As I am traveling around now doing house sitting, I have made it a point to try any foods that are new or unusual to me. Usually a trip to the local grocery store will tell me exactly what those foods are, and Pennsylvania is no exception. Right away, in the breakfast meat section, I found scrapple. Scrapple is an apt name, as it is pretty much made from the "scraps" of the animal. Pork is the most prevalent, but a beef version is also made. Basically, reading from the pork based label, you read ingredients such as pork ears, snouts, and hearts, and I assume similar from the beef type. Those bits are mixed up with spices and cornmeal into a dense loaf. A lady in the local deli told me that the way people eat it, is to slice the loaf into strips, fry them up in a skillet, and eat them covered in syrup.
That made sense to me, considering the cornmeal component of scrapple, so I asked both of the ladies in the deli about how it tastes. Both of them looked at me askance and said "I'm not eating that, but it's on our breakfast buffet on Saturday mornings, if you want to try it!". I had thought about trying it, but didn't want to buy a whole loaf, and I though, having had haggis in the UK, that this couldn't be any worse, though I must say, I liked the haggis.

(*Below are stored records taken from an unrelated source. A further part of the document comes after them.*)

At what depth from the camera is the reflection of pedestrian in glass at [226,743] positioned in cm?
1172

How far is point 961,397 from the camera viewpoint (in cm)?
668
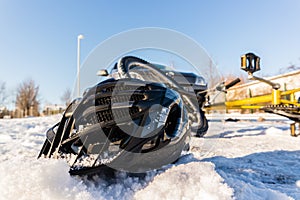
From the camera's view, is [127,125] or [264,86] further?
[264,86]

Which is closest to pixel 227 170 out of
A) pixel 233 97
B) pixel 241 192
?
pixel 241 192

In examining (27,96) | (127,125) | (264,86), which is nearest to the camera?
(127,125)

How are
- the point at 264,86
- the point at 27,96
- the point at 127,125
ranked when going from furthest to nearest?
the point at 27,96 < the point at 264,86 < the point at 127,125

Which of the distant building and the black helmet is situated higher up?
the distant building

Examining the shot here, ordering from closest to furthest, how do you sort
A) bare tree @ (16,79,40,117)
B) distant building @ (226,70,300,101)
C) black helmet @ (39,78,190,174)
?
1. black helmet @ (39,78,190,174)
2. distant building @ (226,70,300,101)
3. bare tree @ (16,79,40,117)

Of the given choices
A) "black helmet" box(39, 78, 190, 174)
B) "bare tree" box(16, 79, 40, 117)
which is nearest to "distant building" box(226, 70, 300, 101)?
"black helmet" box(39, 78, 190, 174)

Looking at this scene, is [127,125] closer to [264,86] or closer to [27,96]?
[264,86]

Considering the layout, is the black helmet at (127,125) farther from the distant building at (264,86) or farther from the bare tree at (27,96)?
the bare tree at (27,96)

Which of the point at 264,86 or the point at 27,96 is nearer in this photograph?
the point at 264,86

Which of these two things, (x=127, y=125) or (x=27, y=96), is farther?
(x=27, y=96)

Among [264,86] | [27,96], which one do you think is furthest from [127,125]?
[27,96]

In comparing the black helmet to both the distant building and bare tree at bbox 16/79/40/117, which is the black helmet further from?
bare tree at bbox 16/79/40/117

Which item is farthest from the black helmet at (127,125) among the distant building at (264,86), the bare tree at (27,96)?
the bare tree at (27,96)

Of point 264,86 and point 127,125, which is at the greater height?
point 264,86
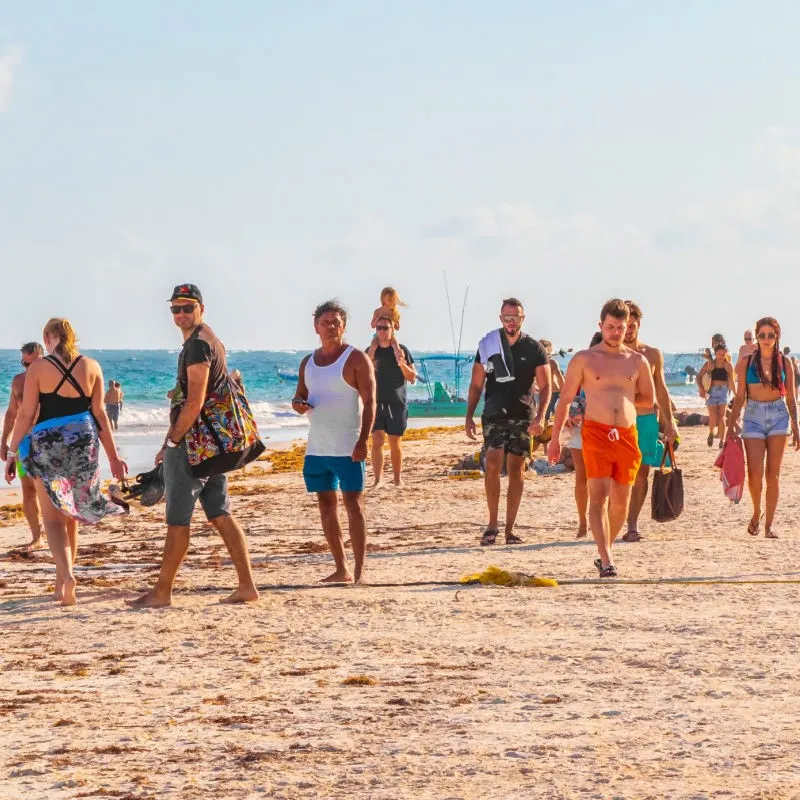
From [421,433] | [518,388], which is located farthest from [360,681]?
[421,433]

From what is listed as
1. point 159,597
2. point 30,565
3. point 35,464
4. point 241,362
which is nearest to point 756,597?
point 159,597

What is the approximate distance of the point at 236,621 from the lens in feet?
21.6

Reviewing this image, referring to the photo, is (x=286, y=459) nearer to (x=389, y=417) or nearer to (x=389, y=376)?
(x=389, y=417)

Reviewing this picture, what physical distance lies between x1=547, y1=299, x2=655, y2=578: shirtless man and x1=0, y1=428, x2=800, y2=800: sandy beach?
56cm

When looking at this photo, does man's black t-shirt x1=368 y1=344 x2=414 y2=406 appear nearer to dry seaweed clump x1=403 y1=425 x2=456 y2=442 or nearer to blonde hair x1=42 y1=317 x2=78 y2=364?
blonde hair x1=42 y1=317 x2=78 y2=364

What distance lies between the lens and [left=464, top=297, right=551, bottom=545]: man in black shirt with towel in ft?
30.8

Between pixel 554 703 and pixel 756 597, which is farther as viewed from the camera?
pixel 756 597

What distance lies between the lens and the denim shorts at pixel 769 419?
388 inches

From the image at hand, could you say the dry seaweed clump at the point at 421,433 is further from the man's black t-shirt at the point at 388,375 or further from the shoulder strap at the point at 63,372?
the shoulder strap at the point at 63,372

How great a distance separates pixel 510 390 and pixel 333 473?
2218mm

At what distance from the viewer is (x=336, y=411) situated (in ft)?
24.7

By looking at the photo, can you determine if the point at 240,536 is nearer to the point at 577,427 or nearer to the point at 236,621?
the point at 236,621

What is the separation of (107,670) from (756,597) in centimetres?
362

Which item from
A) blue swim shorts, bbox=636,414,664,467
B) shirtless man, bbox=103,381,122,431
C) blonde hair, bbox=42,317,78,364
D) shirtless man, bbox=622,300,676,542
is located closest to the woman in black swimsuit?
blonde hair, bbox=42,317,78,364
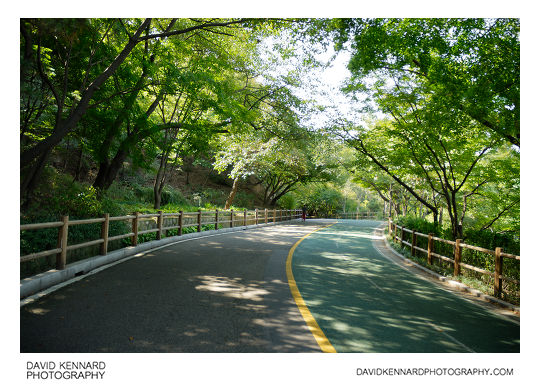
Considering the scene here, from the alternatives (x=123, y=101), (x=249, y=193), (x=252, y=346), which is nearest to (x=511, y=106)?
(x=252, y=346)

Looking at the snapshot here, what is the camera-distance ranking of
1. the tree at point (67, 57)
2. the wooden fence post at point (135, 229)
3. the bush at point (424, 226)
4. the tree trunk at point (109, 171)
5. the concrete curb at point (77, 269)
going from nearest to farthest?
the concrete curb at point (77, 269), the tree at point (67, 57), the wooden fence post at point (135, 229), the bush at point (424, 226), the tree trunk at point (109, 171)

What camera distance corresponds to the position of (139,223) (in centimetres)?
1030

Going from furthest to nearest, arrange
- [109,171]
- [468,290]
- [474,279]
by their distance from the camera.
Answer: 1. [109,171]
2. [474,279]
3. [468,290]

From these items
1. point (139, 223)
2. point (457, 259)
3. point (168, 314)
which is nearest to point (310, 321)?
point (168, 314)

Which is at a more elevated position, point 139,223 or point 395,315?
point 139,223

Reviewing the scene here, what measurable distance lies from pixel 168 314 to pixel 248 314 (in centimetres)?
107

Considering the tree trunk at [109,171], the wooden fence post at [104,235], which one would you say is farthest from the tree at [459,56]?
the tree trunk at [109,171]

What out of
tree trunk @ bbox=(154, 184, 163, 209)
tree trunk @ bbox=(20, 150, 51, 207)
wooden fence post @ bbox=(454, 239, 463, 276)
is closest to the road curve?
tree trunk @ bbox=(20, 150, 51, 207)

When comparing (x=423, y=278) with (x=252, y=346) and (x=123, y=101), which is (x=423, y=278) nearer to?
(x=252, y=346)

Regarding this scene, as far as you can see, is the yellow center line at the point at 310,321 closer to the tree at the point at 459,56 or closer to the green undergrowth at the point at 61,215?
the green undergrowth at the point at 61,215

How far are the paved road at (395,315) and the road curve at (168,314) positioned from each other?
1.65 ft

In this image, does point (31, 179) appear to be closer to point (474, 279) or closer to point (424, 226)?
point (474, 279)

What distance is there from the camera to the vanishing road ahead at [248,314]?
3.58 m

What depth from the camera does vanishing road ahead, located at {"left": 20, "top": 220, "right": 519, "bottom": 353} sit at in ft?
11.8
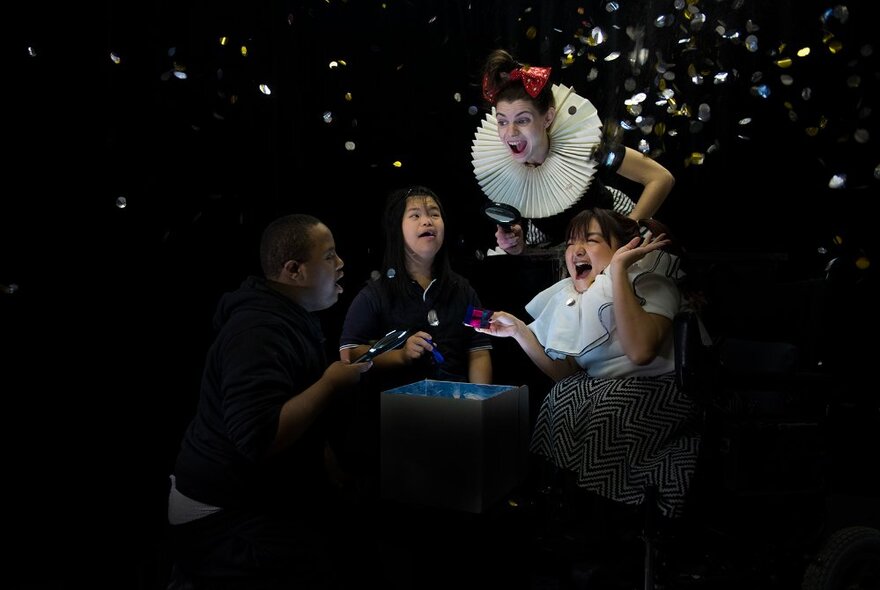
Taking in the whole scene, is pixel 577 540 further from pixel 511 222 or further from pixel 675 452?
pixel 511 222

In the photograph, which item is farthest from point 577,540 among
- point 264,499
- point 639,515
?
point 264,499

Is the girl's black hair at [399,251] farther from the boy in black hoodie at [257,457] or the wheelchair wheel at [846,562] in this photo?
the wheelchair wheel at [846,562]

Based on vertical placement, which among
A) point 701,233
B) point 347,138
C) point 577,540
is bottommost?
point 577,540

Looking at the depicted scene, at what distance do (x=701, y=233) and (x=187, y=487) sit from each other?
2.16 m

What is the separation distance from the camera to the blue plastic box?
159 centimetres

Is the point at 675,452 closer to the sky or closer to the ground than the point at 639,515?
closer to the sky

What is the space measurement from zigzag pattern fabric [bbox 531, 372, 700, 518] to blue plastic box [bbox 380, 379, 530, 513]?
30cm

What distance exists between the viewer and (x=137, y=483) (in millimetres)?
2152

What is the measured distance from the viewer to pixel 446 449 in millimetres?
1614

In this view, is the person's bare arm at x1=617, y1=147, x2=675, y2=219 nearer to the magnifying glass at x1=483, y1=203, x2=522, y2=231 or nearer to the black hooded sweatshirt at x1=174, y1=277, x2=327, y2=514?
the magnifying glass at x1=483, y1=203, x2=522, y2=231

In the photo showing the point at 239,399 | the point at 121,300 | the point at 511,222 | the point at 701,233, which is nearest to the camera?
the point at 239,399

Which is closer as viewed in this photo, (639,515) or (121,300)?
(639,515)

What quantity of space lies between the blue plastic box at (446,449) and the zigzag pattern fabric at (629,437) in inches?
11.8

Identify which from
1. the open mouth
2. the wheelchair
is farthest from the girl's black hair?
the wheelchair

The history of scrapple comes from the "Pennsylvania Dutch" of the farmlands, who used every bit of the animal after cutting out the more choice portions. There it is also known as "panhaas" or "pan rabbit". Similar to may cultures way of creating an economical dish of fatty meat scraps and grains into a cheap, filling food product, in that sense, it is really no different than any sausage.
A subsequent trip to the store for their weekend breakfast bar, brought me face to face with scrapple. I opted for the beef scrapple, as, while I can do "bits" such as hearts and such, something about "snouts" was more than I could get past. Brought home my scrapple and put together a breakfast of the scrapple, fried eggs potatoes. It smelled good, so I didn't have that to get past, and it looked good.
I tried the first bite plain, just to get a real idea of the taste and texture. It was crispy on the outside and a bit mushy on the inside. There is a definite meat flavor, sort of like a meatloaf flavor. It isn't as highly spiced as typical breakfast sausages, had no weird, chewy bits, and so overall, was good. I think the biggest part is getting by what you are reading on the ingredient list. Again, as I said, the beef version, though not the original, "authentic" type, suited me fine. I just don't think I could get past "pork snouts" no matter what the taste. Afterwards, I did try a bit with syrup, which is a common way to eat scrapple as well, and found it to be pretty tasty too. Anyone who's ever dipped their side of breakfast meat into the pancake syrup will understand that. So, all in all, I'd say to give it a try! Historically these types of foods have always been one of using as much of the animal as possible, which was even more important when times were lean. That tradition tends to be more common in Europe than in America these days, where we disdain the scrap meats of our food animals but fill ourselves with processed foods full of chemical ingredients.